====== Dataset extract
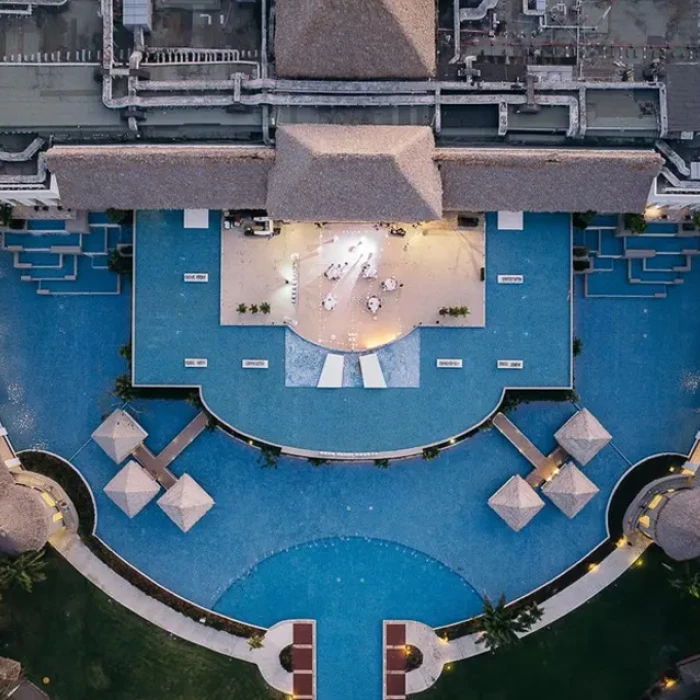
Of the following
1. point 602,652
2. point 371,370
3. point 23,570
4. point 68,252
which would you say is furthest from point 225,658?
Answer: point 68,252

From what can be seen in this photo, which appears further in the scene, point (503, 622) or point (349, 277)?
point (349, 277)

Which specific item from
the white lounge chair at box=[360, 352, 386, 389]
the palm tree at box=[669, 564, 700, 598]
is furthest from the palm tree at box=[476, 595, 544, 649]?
the white lounge chair at box=[360, 352, 386, 389]

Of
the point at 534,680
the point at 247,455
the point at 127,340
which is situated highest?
the point at 127,340

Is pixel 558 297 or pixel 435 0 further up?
pixel 435 0

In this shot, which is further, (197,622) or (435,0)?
(197,622)

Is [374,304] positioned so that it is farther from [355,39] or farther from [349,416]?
[355,39]

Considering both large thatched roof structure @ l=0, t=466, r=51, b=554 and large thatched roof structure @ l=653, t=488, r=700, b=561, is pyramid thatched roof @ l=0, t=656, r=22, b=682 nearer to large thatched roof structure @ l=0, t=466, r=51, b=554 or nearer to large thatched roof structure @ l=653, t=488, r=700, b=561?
large thatched roof structure @ l=0, t=466, r=51, b=554

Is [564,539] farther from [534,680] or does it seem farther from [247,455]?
[247,455]

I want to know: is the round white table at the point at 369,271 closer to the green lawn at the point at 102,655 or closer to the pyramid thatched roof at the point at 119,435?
the pyramid thatched roof at the point at 119,435

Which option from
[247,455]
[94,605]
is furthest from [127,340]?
[94,605]
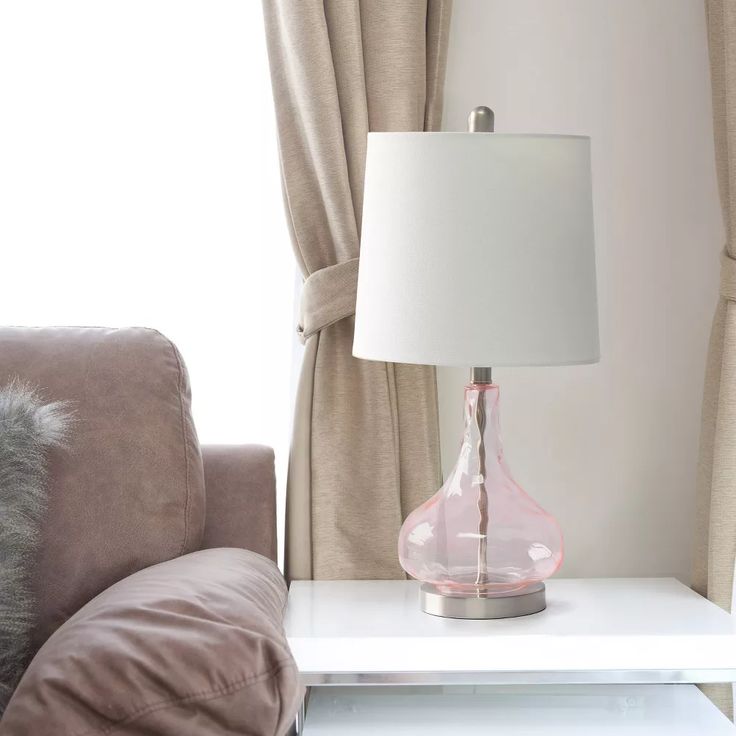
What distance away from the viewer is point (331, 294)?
1.84 metres

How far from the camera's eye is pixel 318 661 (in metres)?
1.46

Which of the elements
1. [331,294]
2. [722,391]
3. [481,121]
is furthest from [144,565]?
[722,391]

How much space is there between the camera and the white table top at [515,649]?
1446 millimetres

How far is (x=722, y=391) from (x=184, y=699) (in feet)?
3.86

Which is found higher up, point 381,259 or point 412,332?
point 381,259

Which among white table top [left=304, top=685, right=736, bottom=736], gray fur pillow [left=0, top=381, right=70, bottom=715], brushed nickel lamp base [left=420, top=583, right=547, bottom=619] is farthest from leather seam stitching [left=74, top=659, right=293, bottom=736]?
brushed nickel lamp base [left=420, top=583, right=547, bottom=619]

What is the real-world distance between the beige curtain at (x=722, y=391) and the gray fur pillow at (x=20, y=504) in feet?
3.73

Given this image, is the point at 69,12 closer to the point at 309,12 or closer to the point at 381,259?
the point at 309,12

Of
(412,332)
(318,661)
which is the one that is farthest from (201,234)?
(318,661)

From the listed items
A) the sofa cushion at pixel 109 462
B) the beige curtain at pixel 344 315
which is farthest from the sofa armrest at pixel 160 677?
the beige curtain at pixel 344 315

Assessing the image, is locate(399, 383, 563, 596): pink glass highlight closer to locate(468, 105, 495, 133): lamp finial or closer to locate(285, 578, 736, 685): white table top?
locate(285, 578, 736, 685): white table top

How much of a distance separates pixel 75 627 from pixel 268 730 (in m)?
0.25

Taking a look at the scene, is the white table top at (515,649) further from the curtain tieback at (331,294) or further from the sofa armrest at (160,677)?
the curtain tieback at (331,294)

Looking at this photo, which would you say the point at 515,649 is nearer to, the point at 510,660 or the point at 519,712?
the point at 510,660
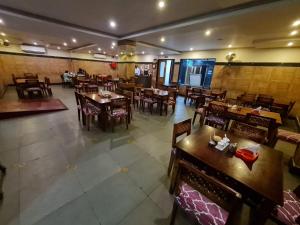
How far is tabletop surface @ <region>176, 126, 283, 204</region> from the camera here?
1.03 metres

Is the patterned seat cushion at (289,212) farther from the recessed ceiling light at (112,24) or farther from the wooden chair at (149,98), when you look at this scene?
the recessed ceiling light at (112,24)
============
* [Instructions for the task]:
Take the line that contains "What is the" and every line after it up to the end of the records above, and restate them exactly, without the pictures.

* [Completed task]:
What is the real-world distance between the beige curtain at (x=722, y=391) and the gray fur pillow at (x=20, y=504) in feet?
3.73

Given this image, is the point at 69,12 closer to the point at 309,12 or closer to the point at 381,259?
the point at 309,12

Of
(412,332)
(318,661)
which is the one that is farthest from (201,234)?
(318,661)

From the listed items
A) the sofa cushion at pixel 109 462
B) the beige curtain at pixel 344 315
which is farthest from the sofa armrest at pixel 160 677?
the beige curtain at pixel 344 315

Assessing the image, is locate(399, 383, 563, 596): pink glass highlight closer to locate(468, 105, 495, 133): lamp finial or closer to locate(285, 578, 736, 685): white table top?
locate(285, 578, 736, 685): white table top

How much of a distance separates pixel 75 627 from pixel 268 730 (in m)?
0.25

Taking a look at the scene, is the white table top at (515,649) further from the curtain tieback at (331,294) or further from the sofa armrest at (160,677)?
the curtain tieback at (331,294)

Looking at this photo, which would you say the point at 515,649 is nearer to, the point at 510,660 or the point at 519,712?
the point at 510,660
How far is tabletop surface @ <region>176, 126, 283, 204</region> from the camera here?
1.03 metres

Is the patterned seat cushion at (289,212) farther from the recessed ceiling light at (112,24) or farther from the wooden chair at (149,98), when you look at this scene?
the recessed ceiling light at (112,24)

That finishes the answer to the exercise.